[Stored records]
■ ■ ■

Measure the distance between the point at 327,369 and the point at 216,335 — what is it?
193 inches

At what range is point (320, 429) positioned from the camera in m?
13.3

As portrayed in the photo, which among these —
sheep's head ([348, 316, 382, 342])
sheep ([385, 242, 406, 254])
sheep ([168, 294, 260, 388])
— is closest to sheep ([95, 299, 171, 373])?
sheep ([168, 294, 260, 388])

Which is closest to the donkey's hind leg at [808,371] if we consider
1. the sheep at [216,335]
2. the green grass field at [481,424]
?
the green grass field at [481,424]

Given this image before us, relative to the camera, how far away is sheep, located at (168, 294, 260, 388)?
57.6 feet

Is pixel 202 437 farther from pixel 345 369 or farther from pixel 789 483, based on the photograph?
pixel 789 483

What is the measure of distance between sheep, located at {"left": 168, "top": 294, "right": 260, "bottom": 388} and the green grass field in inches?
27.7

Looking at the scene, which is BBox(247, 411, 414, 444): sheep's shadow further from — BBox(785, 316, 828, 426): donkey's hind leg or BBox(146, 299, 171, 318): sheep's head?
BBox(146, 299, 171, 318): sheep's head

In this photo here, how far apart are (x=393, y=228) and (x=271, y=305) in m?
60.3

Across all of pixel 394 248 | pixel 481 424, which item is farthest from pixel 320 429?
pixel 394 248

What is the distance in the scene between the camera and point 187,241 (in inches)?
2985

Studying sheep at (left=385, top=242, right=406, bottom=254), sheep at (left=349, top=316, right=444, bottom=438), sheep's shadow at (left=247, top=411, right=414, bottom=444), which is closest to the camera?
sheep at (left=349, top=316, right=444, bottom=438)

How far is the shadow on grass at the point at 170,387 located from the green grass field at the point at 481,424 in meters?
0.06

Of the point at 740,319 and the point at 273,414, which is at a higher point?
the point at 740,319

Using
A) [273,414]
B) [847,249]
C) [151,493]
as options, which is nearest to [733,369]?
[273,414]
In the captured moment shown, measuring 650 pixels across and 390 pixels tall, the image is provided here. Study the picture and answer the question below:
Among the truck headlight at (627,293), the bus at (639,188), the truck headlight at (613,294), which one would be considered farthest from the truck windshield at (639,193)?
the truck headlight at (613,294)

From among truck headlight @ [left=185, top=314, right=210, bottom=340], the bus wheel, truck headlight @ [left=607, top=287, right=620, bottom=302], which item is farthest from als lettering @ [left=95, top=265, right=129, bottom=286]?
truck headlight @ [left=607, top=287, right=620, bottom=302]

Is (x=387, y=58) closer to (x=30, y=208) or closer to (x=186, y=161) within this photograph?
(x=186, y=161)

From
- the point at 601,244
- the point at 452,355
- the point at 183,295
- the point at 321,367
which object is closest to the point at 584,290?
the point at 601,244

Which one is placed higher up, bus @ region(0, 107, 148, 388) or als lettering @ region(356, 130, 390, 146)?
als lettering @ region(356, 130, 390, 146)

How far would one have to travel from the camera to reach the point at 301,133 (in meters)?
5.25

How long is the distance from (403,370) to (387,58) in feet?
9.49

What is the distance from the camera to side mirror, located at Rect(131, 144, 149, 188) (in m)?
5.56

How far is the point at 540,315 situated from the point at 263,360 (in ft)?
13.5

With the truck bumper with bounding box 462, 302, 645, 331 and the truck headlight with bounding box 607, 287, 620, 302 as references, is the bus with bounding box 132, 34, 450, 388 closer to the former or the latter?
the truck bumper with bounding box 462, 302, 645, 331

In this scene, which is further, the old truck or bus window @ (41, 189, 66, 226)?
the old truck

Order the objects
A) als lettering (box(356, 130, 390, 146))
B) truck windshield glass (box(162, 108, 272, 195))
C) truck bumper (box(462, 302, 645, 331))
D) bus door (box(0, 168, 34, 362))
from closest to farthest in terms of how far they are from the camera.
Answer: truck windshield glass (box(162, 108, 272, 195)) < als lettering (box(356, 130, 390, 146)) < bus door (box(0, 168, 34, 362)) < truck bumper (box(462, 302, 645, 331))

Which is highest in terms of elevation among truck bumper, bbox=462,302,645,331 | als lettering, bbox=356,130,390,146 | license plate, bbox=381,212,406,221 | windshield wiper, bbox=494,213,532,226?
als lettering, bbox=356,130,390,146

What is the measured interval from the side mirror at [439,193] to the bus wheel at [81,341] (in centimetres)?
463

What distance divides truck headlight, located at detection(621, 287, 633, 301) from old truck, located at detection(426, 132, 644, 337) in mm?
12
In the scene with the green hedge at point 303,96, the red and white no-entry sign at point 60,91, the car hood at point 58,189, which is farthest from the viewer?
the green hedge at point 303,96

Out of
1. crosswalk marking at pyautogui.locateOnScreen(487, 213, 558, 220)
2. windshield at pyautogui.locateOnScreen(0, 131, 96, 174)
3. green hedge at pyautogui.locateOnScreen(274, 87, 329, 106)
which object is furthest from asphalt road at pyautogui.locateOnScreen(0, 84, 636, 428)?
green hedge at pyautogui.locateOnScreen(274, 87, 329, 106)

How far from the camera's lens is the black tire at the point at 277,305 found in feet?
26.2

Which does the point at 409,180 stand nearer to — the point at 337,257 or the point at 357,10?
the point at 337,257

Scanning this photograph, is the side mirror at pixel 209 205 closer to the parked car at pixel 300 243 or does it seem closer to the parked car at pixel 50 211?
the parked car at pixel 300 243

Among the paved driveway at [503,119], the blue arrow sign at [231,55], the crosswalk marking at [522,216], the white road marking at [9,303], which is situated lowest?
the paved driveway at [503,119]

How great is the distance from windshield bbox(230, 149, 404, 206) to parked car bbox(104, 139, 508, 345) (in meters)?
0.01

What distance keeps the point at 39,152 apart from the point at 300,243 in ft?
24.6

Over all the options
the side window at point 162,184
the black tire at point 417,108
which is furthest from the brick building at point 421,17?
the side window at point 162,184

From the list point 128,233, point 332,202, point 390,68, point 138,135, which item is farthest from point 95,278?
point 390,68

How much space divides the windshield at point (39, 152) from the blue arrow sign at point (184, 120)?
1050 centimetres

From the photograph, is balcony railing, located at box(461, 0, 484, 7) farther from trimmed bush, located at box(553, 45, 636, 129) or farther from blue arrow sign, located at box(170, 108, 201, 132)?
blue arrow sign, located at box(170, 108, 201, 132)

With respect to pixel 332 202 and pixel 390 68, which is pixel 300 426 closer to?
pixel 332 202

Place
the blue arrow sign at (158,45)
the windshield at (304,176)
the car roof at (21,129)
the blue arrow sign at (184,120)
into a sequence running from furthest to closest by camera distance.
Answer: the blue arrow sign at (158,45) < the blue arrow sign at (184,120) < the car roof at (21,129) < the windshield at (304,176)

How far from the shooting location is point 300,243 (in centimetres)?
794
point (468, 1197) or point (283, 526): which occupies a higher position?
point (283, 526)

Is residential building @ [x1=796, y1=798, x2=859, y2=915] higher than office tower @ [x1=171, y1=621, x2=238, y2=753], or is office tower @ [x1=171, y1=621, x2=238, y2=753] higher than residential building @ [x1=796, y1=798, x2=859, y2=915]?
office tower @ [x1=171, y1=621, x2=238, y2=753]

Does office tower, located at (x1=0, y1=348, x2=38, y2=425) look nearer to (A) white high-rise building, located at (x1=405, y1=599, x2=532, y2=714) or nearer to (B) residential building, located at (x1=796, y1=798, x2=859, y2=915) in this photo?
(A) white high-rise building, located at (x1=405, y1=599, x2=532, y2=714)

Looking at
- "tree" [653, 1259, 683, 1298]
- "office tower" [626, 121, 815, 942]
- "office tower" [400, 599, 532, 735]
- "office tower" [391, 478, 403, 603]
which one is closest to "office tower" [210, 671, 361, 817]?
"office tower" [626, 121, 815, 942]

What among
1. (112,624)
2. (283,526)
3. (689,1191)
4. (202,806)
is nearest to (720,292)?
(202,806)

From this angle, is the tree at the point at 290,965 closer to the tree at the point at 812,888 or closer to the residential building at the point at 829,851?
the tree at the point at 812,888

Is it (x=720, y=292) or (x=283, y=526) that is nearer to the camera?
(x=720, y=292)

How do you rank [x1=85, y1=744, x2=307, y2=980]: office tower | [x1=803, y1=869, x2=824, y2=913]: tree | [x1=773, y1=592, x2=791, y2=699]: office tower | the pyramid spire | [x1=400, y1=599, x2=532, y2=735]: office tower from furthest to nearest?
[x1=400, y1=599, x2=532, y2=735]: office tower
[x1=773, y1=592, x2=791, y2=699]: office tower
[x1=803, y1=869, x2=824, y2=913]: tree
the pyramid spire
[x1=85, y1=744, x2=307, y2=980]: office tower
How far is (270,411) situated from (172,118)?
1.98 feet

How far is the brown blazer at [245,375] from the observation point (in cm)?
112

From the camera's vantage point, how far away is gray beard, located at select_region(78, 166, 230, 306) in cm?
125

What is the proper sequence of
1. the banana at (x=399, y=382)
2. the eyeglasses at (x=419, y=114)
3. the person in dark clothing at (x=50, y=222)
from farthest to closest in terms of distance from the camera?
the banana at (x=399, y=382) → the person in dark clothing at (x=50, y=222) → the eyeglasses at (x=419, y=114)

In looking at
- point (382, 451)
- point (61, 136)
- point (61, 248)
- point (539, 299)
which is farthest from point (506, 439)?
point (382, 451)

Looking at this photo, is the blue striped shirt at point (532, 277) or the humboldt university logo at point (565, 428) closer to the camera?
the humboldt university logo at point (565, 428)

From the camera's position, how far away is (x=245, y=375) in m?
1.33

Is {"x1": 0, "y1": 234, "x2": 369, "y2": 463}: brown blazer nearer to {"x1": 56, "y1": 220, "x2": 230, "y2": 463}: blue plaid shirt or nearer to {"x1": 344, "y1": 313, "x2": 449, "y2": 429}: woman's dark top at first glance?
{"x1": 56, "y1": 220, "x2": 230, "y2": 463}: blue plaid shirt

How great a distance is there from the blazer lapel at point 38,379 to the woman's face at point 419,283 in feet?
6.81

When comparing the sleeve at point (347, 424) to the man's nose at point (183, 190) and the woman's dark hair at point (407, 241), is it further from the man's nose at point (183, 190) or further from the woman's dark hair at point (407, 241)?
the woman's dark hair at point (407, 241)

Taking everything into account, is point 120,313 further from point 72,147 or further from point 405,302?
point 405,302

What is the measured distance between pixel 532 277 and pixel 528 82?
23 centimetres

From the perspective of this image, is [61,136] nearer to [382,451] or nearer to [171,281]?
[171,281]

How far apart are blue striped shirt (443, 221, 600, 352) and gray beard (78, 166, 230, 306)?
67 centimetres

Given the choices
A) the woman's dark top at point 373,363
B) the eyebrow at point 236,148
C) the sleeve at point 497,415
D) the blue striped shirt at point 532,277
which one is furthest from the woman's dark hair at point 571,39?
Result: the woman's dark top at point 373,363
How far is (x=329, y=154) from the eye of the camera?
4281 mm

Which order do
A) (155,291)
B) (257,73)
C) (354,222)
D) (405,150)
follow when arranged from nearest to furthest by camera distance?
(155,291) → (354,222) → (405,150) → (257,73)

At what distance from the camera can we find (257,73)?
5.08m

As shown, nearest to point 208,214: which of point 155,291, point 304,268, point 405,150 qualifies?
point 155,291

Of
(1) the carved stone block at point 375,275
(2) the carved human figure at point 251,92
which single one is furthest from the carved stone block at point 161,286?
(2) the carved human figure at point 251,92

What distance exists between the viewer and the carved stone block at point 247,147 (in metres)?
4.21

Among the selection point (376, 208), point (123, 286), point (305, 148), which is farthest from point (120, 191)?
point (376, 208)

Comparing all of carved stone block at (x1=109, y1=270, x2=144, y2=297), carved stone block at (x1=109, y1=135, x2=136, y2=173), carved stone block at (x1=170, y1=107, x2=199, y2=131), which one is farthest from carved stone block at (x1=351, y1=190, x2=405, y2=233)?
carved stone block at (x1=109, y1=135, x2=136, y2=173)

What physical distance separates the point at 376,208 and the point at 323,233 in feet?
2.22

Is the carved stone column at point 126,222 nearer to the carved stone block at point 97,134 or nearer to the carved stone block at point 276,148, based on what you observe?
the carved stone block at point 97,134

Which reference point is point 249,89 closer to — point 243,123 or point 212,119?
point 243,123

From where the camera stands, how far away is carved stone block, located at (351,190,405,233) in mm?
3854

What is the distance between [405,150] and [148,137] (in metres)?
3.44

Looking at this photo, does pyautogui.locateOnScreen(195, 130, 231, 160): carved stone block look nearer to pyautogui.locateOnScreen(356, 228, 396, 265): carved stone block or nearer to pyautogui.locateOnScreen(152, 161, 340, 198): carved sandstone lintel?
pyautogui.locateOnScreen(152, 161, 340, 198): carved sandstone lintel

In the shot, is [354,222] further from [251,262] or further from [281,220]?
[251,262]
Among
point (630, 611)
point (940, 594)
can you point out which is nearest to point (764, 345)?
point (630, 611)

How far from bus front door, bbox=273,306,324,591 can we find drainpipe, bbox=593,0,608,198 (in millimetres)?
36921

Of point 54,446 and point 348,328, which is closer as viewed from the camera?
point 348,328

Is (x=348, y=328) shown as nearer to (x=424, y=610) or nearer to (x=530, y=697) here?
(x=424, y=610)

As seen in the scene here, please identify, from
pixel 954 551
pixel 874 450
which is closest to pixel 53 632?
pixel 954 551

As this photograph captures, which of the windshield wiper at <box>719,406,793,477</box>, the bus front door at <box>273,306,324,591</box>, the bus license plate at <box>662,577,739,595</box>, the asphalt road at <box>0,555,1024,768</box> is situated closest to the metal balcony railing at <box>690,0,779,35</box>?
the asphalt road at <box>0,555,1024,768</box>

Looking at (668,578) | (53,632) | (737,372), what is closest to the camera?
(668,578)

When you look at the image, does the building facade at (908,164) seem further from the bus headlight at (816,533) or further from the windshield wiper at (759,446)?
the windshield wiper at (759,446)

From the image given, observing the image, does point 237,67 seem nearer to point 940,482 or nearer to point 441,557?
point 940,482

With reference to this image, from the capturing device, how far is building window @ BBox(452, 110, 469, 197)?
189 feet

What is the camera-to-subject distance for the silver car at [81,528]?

■ ■ ■

Through the last line of the entries above, beginning at the line containing "Is (x=348, y=328)", transcribe each line exactly, both ends included and nothing more.

▸ THE SOLUTION:
Is (x=348, y=328) shown as nearer to (x=424, y=610) or nearer to (x=530, y=697) here?
(x=424, y=610)

As seen in the scene here, please identify, from
pixel 954 551
pixel 874 450
which is closest to pixel 53 632?
pixel 954 551

As this photograph captures, which of the windshield wiper at <box>719,406,793,477</box>, the bus front door at <box>273,306,324,591</box>, the bus license plate at <box>662,577,739,595</box>, the asphalt road at <box>0,555,1024,768</box> is situated closest to the metal balcony railing at <box>690,0,779,35</box>?
the asphalt road at <box>0,555,1024,768</box>

Looking at (668,578) | (53,632) | (737,372), what is closest to the camera?
(668,578)

When you look at the image, does the building facade at (908,164) seem further from the bus headlight at (816,533) or further from the windshield wiper at (759,446)?
the windshield wiper at (759,446)

From the image given, observing the image, does point 237,67 seem nearer to point 940,482 or nearer to point 441,557?
point 940,482

With reference to this image, from the capturing device, how far is building window @ BBox(452, 110, 469, 197)?
189 feet

What is the camera-to-subject distance for the silver car at [81,528]?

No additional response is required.